# Sicherheitslücke in S7



## Ralle (19 Mai 2011)

Das ist schon einmal interessant:http://www.spiegel.de/netzwelt/netzpolitik/0,1518,763529,00.html#ref=rss

Scheint aber eher die populärwissenschaftliche Ausbeute der Erkenntnisse mit Stuxnet zu sein.


----------



## Aventinus (19 Mai 2011)

Da wären jetzt Details interessant.


----------



## hovonlo (19 Mai 2011)

Interessant ist halt, dass sich hier ein amerikanisches Unternehmen ausgerecht auf Siemens-Systeme stürzt. Also ausgerechnet auf die Systeme, die es den Amerikanern erst gestattet haben, sich an den Ultrazentrifugen im Iran auszutoben.

Ich denke jeder, der schon mal mit SPS/Scada/... zu tun hatte weiss, dass es um die netzwerkseitige Sicherheit dieser Systeme nicht zum Besten bestellt steht. Wir haben im Moment was von Rockwell hier bei uns stehen - da sollten auf der Netzwerkseite nicht zu viele ICMP-Pakete an der SPS ankommen, sonst verschluckt sie sich.
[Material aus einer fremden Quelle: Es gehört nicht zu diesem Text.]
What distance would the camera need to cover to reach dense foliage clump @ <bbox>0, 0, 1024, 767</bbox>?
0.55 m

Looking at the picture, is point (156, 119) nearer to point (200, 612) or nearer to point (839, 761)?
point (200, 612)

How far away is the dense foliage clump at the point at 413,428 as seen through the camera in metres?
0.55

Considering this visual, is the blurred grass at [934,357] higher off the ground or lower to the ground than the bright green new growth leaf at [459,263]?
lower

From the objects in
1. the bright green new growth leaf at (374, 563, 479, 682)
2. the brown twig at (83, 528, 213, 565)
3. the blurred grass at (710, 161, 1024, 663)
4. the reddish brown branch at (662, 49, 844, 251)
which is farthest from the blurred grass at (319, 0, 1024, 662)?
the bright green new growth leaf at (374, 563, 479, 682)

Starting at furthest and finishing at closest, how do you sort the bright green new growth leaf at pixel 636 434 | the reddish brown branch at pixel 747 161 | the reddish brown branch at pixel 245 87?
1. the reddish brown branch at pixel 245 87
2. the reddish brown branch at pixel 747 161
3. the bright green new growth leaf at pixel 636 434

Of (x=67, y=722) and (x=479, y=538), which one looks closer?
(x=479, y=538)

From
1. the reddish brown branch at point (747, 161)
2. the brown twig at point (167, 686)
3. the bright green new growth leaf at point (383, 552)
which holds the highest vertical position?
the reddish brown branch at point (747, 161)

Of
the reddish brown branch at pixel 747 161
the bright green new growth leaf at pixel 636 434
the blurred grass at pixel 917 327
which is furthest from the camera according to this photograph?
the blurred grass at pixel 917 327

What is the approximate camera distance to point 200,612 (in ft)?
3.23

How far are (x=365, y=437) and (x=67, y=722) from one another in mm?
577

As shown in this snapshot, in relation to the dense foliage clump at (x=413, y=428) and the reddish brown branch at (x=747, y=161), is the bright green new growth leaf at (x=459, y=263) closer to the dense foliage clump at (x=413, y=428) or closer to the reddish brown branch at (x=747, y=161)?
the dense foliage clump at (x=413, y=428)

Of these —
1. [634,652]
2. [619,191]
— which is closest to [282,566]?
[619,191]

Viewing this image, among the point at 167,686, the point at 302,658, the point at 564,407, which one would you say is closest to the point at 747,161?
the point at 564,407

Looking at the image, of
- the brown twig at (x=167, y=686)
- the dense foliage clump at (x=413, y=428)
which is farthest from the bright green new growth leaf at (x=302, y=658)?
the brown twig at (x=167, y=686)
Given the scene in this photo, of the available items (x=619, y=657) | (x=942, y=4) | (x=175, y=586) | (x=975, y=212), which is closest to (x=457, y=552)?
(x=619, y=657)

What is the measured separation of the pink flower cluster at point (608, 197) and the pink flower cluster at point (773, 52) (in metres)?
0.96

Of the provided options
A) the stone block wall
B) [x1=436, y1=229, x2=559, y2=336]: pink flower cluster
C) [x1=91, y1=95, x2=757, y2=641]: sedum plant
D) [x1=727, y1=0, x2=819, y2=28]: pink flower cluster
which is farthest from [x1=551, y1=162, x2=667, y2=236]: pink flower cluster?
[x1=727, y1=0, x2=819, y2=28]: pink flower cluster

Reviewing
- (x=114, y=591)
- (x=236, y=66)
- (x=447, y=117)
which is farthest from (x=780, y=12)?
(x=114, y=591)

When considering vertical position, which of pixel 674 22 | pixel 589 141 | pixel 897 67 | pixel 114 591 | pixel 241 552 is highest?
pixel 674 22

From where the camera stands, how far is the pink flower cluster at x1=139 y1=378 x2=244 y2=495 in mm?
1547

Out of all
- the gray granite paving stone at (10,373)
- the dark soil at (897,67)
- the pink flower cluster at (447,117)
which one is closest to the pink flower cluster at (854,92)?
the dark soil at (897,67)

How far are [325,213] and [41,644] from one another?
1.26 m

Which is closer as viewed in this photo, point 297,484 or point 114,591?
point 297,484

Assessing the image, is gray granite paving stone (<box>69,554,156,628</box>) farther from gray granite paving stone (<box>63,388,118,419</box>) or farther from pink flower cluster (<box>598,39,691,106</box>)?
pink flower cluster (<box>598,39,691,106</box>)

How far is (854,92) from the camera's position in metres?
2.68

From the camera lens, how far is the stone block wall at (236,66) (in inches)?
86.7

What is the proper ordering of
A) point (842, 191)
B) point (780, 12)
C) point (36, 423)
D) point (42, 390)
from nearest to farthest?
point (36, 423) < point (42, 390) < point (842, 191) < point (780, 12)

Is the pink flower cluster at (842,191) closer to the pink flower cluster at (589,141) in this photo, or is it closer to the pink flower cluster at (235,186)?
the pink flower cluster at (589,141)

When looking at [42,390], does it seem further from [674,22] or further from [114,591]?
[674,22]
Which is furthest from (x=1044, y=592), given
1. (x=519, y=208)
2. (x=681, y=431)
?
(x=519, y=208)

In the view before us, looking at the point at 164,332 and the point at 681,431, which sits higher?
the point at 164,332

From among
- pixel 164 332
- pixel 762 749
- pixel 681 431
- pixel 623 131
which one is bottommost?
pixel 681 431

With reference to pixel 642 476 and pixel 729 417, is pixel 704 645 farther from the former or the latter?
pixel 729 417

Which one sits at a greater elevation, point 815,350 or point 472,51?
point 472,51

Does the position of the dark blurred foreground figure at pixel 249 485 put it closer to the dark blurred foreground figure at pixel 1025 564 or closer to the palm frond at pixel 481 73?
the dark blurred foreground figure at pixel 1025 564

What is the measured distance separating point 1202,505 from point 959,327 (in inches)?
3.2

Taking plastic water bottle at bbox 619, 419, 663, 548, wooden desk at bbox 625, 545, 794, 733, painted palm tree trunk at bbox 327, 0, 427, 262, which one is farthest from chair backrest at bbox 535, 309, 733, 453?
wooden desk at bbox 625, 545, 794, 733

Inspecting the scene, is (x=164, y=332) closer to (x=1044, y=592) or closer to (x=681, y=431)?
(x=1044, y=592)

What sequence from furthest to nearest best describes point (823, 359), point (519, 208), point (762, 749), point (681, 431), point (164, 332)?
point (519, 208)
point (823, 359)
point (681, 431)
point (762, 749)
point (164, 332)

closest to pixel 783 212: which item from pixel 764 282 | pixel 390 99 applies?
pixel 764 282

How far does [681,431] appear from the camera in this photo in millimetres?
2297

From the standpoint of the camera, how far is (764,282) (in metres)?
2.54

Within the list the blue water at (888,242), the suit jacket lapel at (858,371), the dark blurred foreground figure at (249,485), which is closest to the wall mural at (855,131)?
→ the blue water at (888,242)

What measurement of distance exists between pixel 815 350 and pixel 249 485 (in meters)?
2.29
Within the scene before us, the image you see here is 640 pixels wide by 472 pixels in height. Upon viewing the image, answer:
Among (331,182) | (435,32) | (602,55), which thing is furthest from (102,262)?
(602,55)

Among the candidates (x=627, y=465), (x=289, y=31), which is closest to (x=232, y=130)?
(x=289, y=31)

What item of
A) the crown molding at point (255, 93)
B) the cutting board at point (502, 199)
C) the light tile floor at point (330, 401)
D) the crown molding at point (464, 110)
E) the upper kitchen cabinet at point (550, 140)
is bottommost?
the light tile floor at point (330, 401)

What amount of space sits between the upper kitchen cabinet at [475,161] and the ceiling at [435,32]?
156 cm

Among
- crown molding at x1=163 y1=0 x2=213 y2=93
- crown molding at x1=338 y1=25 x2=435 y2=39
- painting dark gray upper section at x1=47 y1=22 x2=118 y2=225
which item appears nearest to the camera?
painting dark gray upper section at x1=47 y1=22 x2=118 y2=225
Bei Siemens reicht ein PC mit Simatic Manager im Netzwerk um an einer Anlage etwas herumzuspielen .... (um nicht zu sagen an die Wand zu fahren)
Prinzipiell müssen Industrienetzwerke sauber vom Rest der Welt getrennt werden *und* die Mitarbeiter müssen sich anständig verhalten - sonst droht Ungemach.


----------



## bike (19 Mai 2011)

Wer an einer Anlage arbeitet mit Step7 und am Netz hängt und dann keine  aktive Firewall hat, dem kann nicht geholfen werden.

Aber es kommt doch gut, zu schreiben Siemens hat Probleme mit der Sicherheit.
Ich kenne andere Hersteller deren Software so sensibel ist, dass wenn eine Taube auf der Netzleitung sitzt das  gesamte System abschmiert.

Also noch habe ich keine Sorgen wegen dieser Lücke 


bike


----------



## SoftMachine (19 Mai 2011)

ihr glaubt doch nicht, dass diese "Lücke" übermorgen noch existent ist ... ?

da werden sich Horden von Entwicklern und Programmieren von S. drauf stürzen und dem ein Garaus machen... !

Gruss


----------



## MSB (19 Mai 2011)

SoftMachine schrieb:


> ihr glaubt doch nicht, dass diese "Lücke" übermorgen noch existent ist ... ?
> 
> da werden sich Horden von Entwicklern und Programmieren von S. drauf stürzen und dem ein Garaus machen... !



Glaubst du noch an das gute im Menschen oder gar den Weihnachtsmann?
Oder fehlen bei dem Post die Ironie-Tags?


----------



## SoftMachine (20 Mai 2011)

Joo, hatte ich vergessen ... ROFLMAOROFLMAOROFLMAOROFLMAO

grützi nach Bayern


----------



## Markus Rupp (20 Mai 2011)

siemens ist doch nur der kapitän des schiffes (ironisch gemeint) codesys-fähige targets sind im mindesten genauso anfällig wie zum beispiel eine saia-steuerung.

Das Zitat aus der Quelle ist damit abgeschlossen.